**Given passage**
-*-*-
Extracting and storing metadata for faster loads, richer metadata, non frictionless datasets etc.
Extracting and storing metadata for faster loads, richer metadata, non frictionless datasets etc.
Summary
- Situation: we do all computation to render a project root page in frontend code
- Problem: this is slow and has a bad smell (in sense this code should be done once in backend)
- Solution: part i (for now) is to refactor logic to compute all info for dataset projects on "way in" (i.e. when we sync) and save in a single file in backend (r2 or db). Once we have done this we will reflect on next steps.
- Appetite: 5d (probably will need less)
Situation
- Rendering of main page of a project may involve up to 8 reads from R2
- No Project title in database
- Title of Project home page is computed in code at runtime with a complex logic
- Site is quite slow (e.g. 3s+ to render a page)
- Working out what "type" of page we are doing happens at runtime on each page run
- We don't have information like file sizes (which is available to us from github APi) actually rendered in the frontend unless it has been copied manually into datapackage.json
(Future) Needs - some examples
- README + csv works Able to render from less structures projects e.g. just README.md and data.csv TODO: see previous pitch
- Richer summary info Provide summary information about a dataset e.g. counts of what data files, total size, data information (e.g. number of rows etc)
-*-*-
[Records of scene-based questions]

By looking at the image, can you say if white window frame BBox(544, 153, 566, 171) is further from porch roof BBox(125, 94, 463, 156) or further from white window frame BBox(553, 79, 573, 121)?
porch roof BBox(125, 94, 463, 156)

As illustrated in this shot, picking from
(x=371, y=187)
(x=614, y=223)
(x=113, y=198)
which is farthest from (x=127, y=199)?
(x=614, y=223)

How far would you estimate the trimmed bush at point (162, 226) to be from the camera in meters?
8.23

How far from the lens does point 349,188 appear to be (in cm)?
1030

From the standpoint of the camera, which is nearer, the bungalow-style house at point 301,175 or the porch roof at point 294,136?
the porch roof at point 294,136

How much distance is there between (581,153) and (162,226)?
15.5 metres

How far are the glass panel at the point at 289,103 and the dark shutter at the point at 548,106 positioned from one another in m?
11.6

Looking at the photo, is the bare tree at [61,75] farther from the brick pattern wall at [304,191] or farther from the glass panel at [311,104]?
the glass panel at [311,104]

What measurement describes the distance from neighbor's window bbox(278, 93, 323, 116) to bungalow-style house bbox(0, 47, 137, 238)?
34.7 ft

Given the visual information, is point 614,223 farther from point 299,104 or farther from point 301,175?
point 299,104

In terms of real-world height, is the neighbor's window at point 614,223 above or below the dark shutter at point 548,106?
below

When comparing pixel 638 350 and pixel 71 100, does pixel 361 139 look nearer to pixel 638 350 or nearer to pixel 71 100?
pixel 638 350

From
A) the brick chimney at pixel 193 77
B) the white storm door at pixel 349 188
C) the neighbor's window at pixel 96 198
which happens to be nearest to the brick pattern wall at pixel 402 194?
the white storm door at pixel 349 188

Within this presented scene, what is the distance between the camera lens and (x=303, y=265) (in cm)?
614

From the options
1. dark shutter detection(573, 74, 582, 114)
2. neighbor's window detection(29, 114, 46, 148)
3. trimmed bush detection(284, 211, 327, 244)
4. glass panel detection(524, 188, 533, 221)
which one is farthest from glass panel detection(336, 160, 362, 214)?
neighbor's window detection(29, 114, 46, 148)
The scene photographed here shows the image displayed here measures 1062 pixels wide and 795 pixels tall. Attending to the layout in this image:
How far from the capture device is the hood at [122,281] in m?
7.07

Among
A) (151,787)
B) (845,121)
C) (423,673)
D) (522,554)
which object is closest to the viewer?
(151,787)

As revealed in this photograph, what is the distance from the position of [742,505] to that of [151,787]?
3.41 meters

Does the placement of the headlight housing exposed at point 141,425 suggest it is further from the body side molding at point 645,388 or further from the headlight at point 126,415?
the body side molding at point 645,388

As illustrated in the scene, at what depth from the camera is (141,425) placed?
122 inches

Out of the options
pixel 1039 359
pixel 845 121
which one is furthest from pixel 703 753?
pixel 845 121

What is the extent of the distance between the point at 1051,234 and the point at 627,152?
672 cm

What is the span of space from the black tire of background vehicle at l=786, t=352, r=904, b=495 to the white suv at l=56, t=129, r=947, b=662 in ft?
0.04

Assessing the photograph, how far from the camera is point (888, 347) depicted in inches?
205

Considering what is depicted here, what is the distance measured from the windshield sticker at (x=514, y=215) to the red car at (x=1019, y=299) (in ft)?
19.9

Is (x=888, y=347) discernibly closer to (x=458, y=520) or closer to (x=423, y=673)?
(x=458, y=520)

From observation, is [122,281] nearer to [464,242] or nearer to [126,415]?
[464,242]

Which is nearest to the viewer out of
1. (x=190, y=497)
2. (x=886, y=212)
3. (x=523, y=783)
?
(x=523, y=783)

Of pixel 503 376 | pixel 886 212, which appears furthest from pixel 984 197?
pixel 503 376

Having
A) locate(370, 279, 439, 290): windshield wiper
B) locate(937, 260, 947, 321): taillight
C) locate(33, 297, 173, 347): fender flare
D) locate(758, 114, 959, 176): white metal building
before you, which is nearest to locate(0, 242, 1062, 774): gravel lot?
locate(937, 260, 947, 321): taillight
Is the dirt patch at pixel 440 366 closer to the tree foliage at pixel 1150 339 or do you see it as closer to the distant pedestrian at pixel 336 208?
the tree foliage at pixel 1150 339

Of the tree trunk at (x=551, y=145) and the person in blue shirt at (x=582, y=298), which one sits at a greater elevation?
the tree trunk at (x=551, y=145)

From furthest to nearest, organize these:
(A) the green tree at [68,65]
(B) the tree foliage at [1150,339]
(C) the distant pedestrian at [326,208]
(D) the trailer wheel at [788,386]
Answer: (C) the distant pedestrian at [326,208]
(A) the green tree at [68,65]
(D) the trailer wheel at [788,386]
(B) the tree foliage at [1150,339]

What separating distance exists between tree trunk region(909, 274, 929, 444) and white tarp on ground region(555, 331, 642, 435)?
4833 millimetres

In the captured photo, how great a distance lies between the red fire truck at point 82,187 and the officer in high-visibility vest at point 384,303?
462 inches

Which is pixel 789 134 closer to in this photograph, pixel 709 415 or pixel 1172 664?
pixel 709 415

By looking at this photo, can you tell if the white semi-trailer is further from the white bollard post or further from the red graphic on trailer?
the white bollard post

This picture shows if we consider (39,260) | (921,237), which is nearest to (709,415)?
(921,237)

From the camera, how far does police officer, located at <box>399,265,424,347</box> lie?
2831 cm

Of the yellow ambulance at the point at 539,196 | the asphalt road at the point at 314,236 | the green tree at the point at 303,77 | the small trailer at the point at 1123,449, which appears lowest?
-*-*-
**Task set**
**a.** Write out the stretch of the metadata pitch from "- Working out" through "of rows etc)", switching "datapackage.json" to "metadata.json".
**b.** List the labels that open the bullet points under the Summary heading of the metadata pitch.

**Solutions for each task**
**a.**
- Working out what "type" of page we are doing happens at runtime on each page run
- We don't have information like file sizes (which is available to us from github APi) actually rendered in the frontend unless it has been copied manually into metadata.json
(Future) Needs - some examples
- README + csv works Able to render from less structures projects e.g. just README.md and data.csv TODO: see previous pitch
- Richer summary info Provide summary information about a dataset e.g. counts of what data files, total size, data information (e.g. number of rows etc)

**b.** Situation, Problem, Solution, Appetite